California Rules of Court, rule 8.1115(a), prohibits courts and parties from citing or relying on opinions not certified for publication or ordered published, except as specified by rule 8.1115(b). This opinion has not been certified for publication or ordered published for purposes of rule 8.1115.

IN THE COURT OF APPEAL OF THE STATE OF CALIFORNIA

SECOND APPELLATE DISTRICT

DIVISION SEVEN

MONSTER, LLC et al., B312570

Plaintiffs, Cross- (Los Angeles County defendants and Appellants, Super. Ct. No. BC595235) v.

BEATS ELECTRONICS, LLC,

Defendant, Cross- complainant and Respondent.

APPEAL from an order of the Superior Court of Los Angeles County, William Fahey, Judge. Affirmed. Law Offices of Kirk M. Hallam and Kirk M. Hallam for Plaintiffs, Cross-defendants and Appellants Monster, LLC and Noel Lee.
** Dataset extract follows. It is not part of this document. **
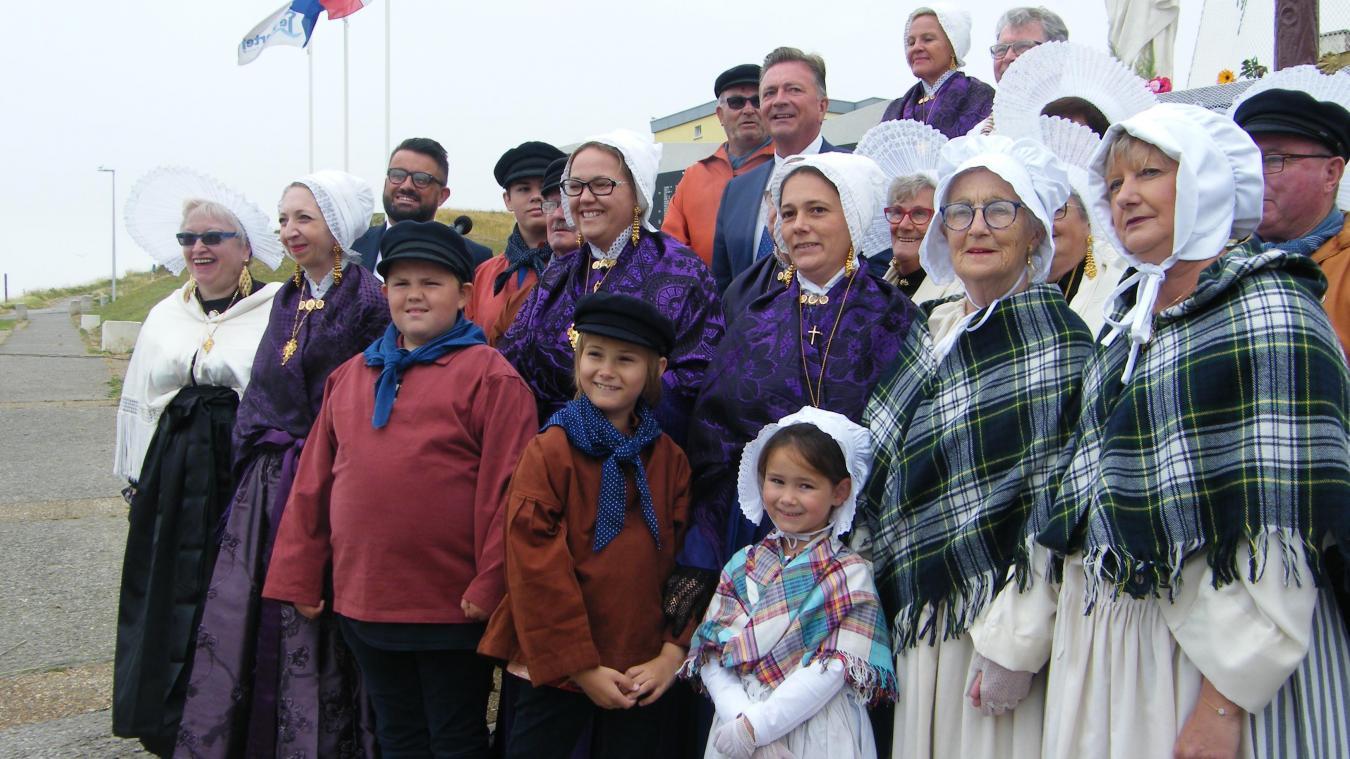 Une cérémonie en costume pour marquer le poids de la tradition mais aussi porter le flambeau à travers les époques.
Gibson, Dunn & Crutcher, Theodore J. Boutrous, Jr., Bradley J. Hamburger, Daniel R. Adler and Madeleine F. McKenna for Defendant, Cross-complainant and Respondent. ______________________ Monster, LLC and Noel Lee, its chief executive officer, sued Beats Electronics, LLC, HTC America Holding, Inc. and Paul D. Wachter, a member of Beats’s board, in January 2015 alleging Beats, assisted by HTC and Wachter, engaged in a fraudulent scheme to deprive Monster and Lee of their interest in Beats and revenue from its products.1 Beats cross-complained against Monster and Lee, alleging that by filing suit they had breached the release provisions in 2012 and 2013 agreements between the parties. In July 2018 the trial court entered a second amended judgment in favor of Beats, HTC and Wachter after they prevailed on summary judgment motions directed to Monster and Lee’s complaint; a jury returned a verdict awarding Beats damages on its cross-complaint; and the court granted Beats’s requests for interest and attorney fees as the prevailing party on its cross-complaint. We affirmed the judgment and postjudgment orders. (Monster, LLC v. Beats Electronics, LLC (Aug. 25, 2020, B285994) [nonpub. opn.] (Monster II).) After issuance of our remittitur, Beats moved in the trial court for additional fees and costs and application of Monster’s cash deposit to satisfy the judgment. Monster and Lee opposed Beats’s motion and moved to amend the judgment by vacating

1 The complaint also named the founders of Beats, Andre Young (popularly known as Dr. Dre) and Jimmy Iovine. Early in the proceedings the court sustained demurrers by Young and Iovine without leave to amend, and they were dismissed from the case.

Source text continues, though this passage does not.